🧨

diffusers で Attention の処理をカスタマイズする方法 | AttnProcessor

2024/02/23に公開

はじめに

Stable Diffusion に用いられている U-Net では、内部に複数の Attention モジュールが含まれており、画像生成時に Attention の処理を操作することで生成画像のピクセルの情報を確認したり、生成画像の領域とプロンプトとの対応関係を明示的にコントロールすることが出来るようになりますが、その forward 処理は高度にラップされていることが多く、コードの深掘りが必要なことがよくあります。

そこで、本記事では Huggingface の diffusers ライブラリにおいて、Attention Processor という仕組みを利用することで、StableDiffusionPipeline に含まれる U-Net (UNet2DConditionModel) 内の Attention の forward を上書きする方法を解説します。

忙しい人へ

U-Netの Unet2DConditionModel 内に存在する Attention クラスをカスタマイズするには、以下のようにします。
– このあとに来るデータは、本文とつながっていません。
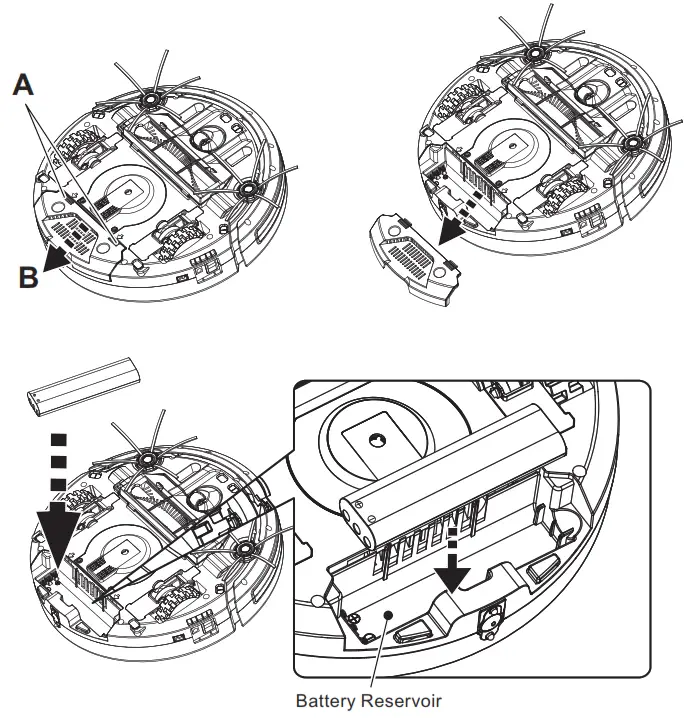 A

B

Battery Reservoir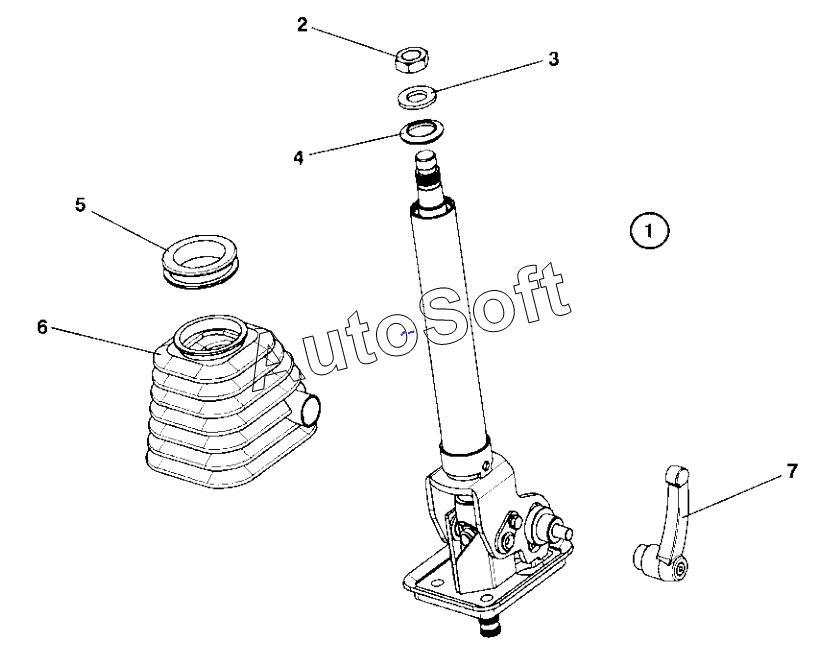 2
3
4
5
1
AutoSoft
6
7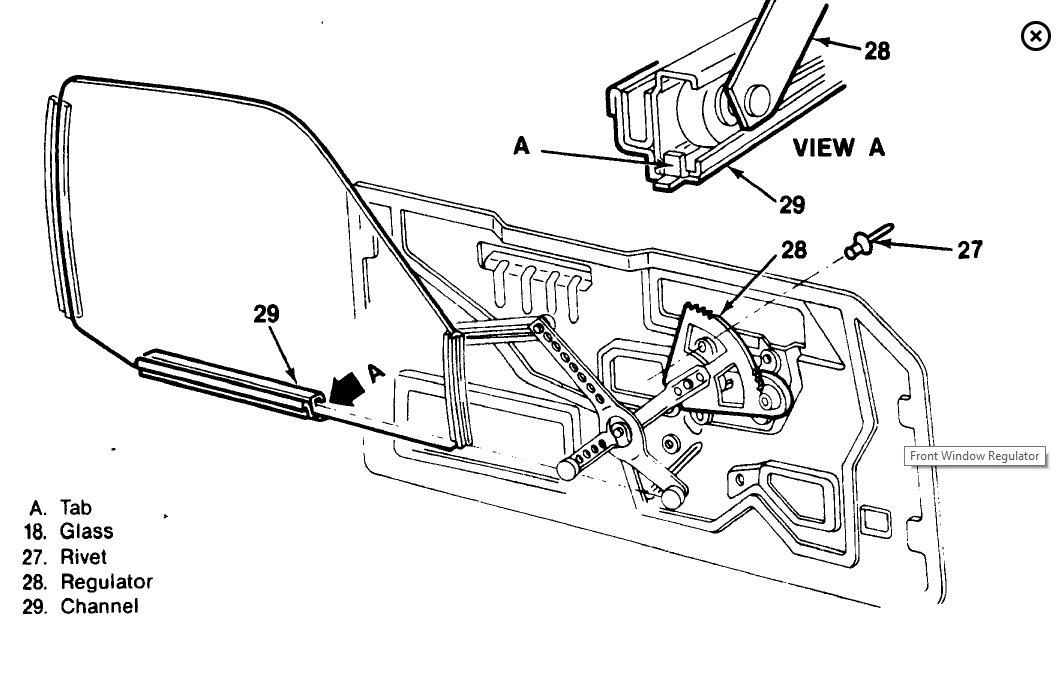 28

A

VIEW A

29

28

27

29

A

Front Window Regulator

A. Tab
18. Glass
27. Rivet
28. Regulator
29. Channel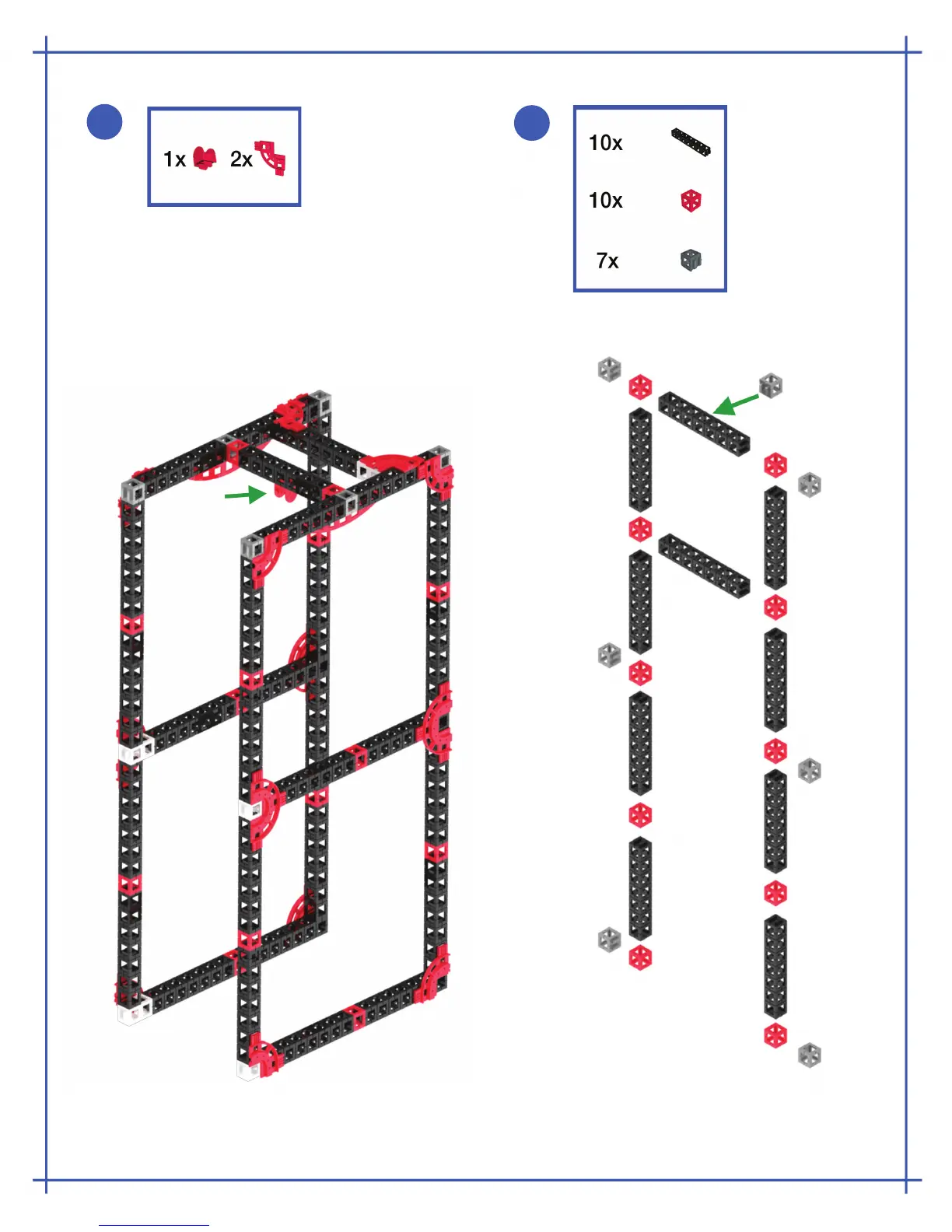 1x 2x

10x

10x

7x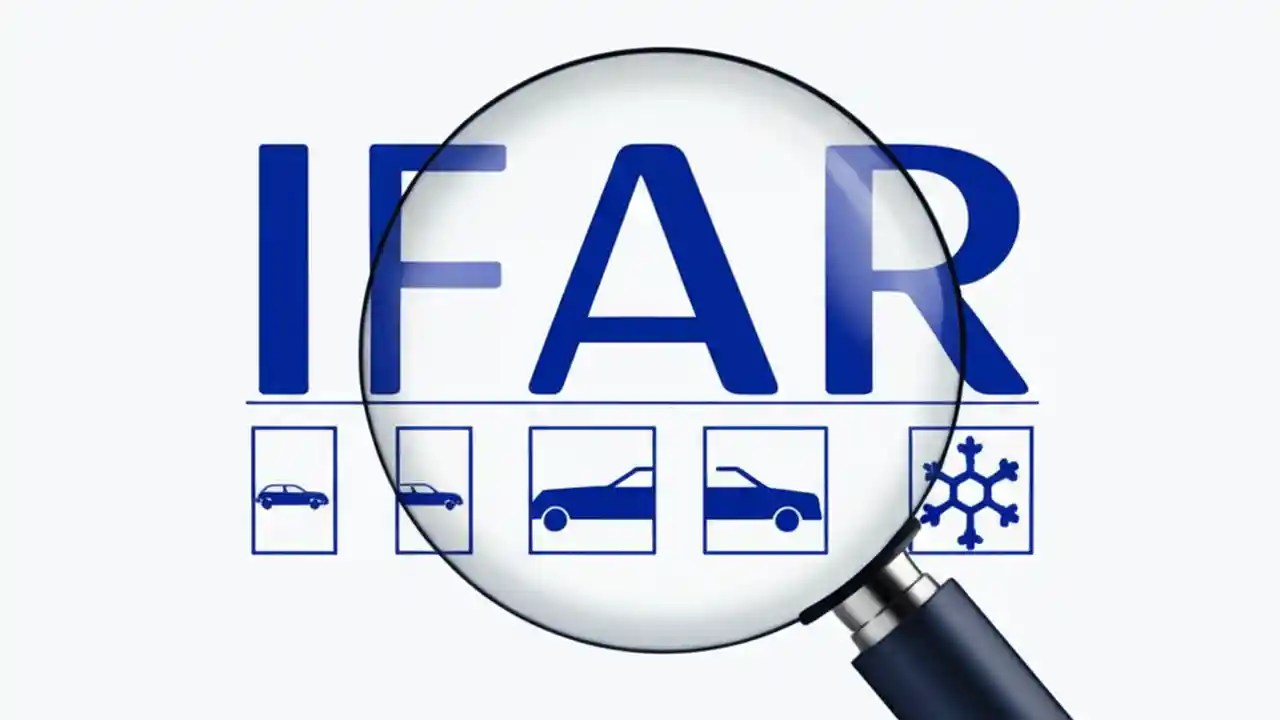 IFAR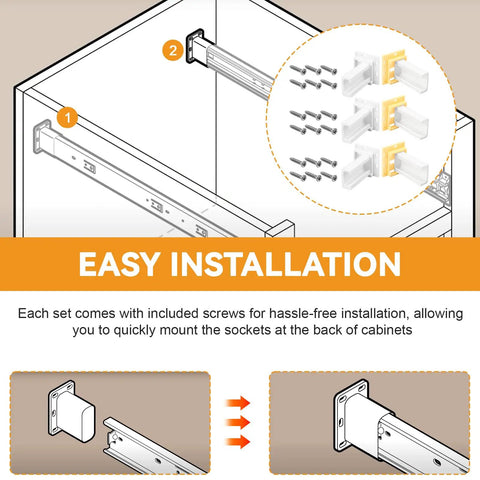 2

1

EASY INSTALLATION

Each set comes with included screws for hassle-free installation, allowing you to quickly mount the sockets at the back of cabinets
  1. 独自の Attention Processor クラスを定義する
  2. UNet2DConditionModel.set_attn_processor() で 新しい Attention Processor を上書きする

Attention Processor の詳細

UNet2DConditionModel に含まれる Attention クラスの実装を見てみると、以下のようなコードがあります。

https://github.com/huggingface/diffusers/blob/bb1b76d3bf9ef78a827086d1b9449975237ecbac/src/diffusers/models/attention_processor.py#L488-L529

PyTorch 2.0 を利用している場合、デフォルトで AttnProcessor2_0 が使われており、その実装は以下のようになっています。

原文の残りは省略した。